Prompt Description Model Latency (ms) Tokens Tokens per Second
Write a 20-paragraph essay on cars gpt-35-turbo-0125 21015 901 42.87
gpt-4o-2024-05-13 20919 1476 70.56
Write a 20-paragraph essay on birds gpt-35-turbo-0125 15473 1004 64.89
gpt-4o-2024-05-13 43814 1563 35.67
Write a 20-paragraph essay on birds gpt-35-turbo-0125 18126 1123 61.96
gpt-4o-2024-05-13 28712 1668 58.09
Write a 20-paragraph essay on dogs gpt-35-turbo-0125 14535 1120 77.05
gpt-4o-2024-05-13 21612 1688 78.10
Write a 20-paragraph essay on cats gpt-35-turbo-0125 15355 1161 75.61
gpt-4o-2024-05-13 20971 1444 68.86
Write a 2000-word essay on planes gpt-35-turbo-0125 14744 1132 76.78
gpt-4o-2024-05-13 32842 1748 53.22
Write a 2000-word essay on trucks gpt-35-turbo-0125 24725 1692 68.43
gpt-4o-2024-05-13 16565 1323 79.87
Write a 2000-word essay on roads gpt-35-turbo-0125 11863 890 75.02
gpt-4o-2024-05-13 28821 1793 62.21
Write a 2000-word essay on roads gpt-4-turbo-2024-04-09 26558 890 33.54
gpt-4-turbo-2024-04-09 23486 925 39.39
Write a 20-paragraph essay on cars gpt-4-turbo-2024-04-09 34428 1138 33.05
gpt-4-turbo-2024-04-09 35809 1193 33.41
Write a 20-paragraph essay on dogs gpt-4-turbo-2024-04-09 33506 1231 36.73
gpt-4-turbo-2024-04-09 31524 999 31.69
Write a 20-paragraph essay on cats gpt-4-turbo-2024-04-09 24770 1014 40.94
gpt-4-turbo-2024-04-09 30743 1131 36.78
4 Likes

Nice work.

Latency should be the network latency and context setup time - the time to the first token out. Not OpenAI’s printout at the bottom of playground. Otherwise it is less meaningful, especially in view of producing different token lengths. Such a measure also gives a user satisfaction index, how long they sit without seeing anything.

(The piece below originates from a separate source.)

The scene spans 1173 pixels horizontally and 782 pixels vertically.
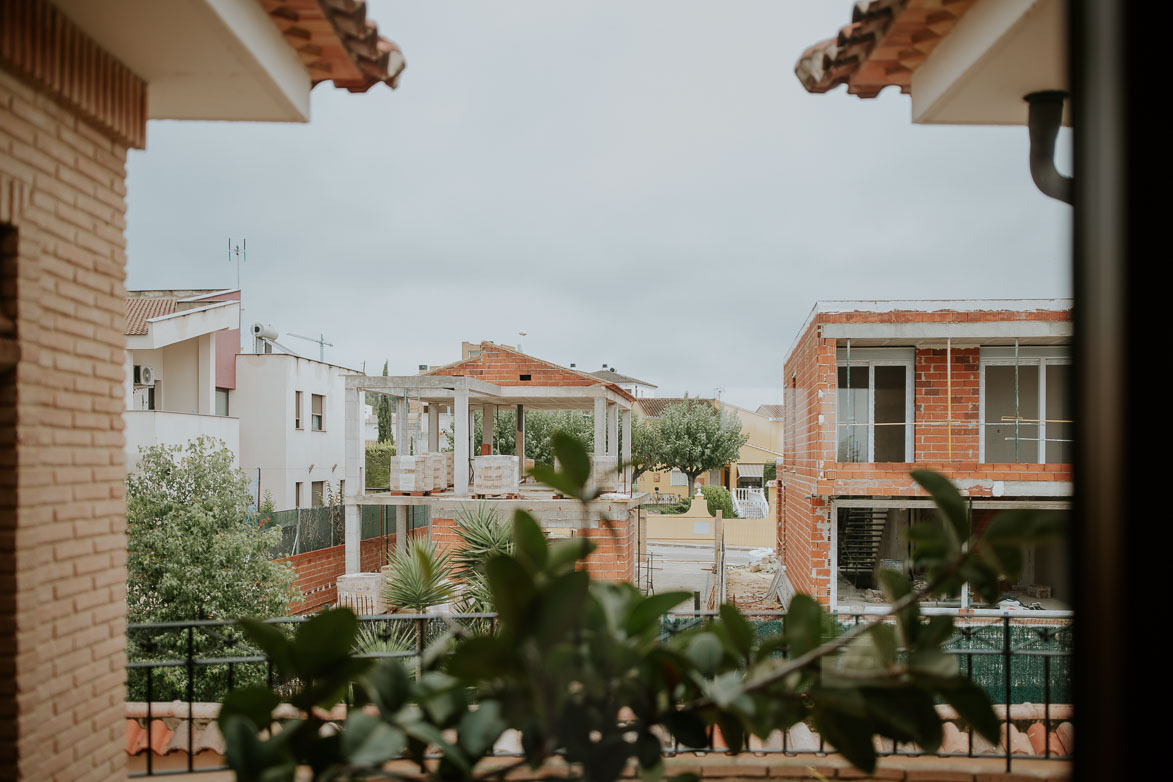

Latency is a time delay. Like the time it takes for a signal to bounce off a satellite and be returned, or the time it takes for your cell phone to encode 4g packets.

The time the total job takes is also valuable, but that is obscured here also by varying token counts, when you can use max_tokens and save yourself some money also.

I have a few times I’ve shown benchmarks - also asking for articles about kittens - and I deliniate first-token latency from streaming rate of the rest.

Time of day also matters. Check out this site where jobs are continuously run:

One thing I thought to investigate just for curiosity is how “bursty” models are. Investigate the statistics of 15 tokens released at a time by the content filter or such.

2 Likes

These are great numbers. I wonder how much these results deviate when testing at different regions and times of the day. When googling, I found comparisons of GPT-4o to GPT-4 Turbo between 1.5x and 5x.

I also wonder about the number of input tokens processed per second. I won’t be the only person for whom this is the bottleneck. I have not found any numbers about that.

Do you have data for 4o mini? How would it also compare to 7-8bn open source models hosted on Replicate?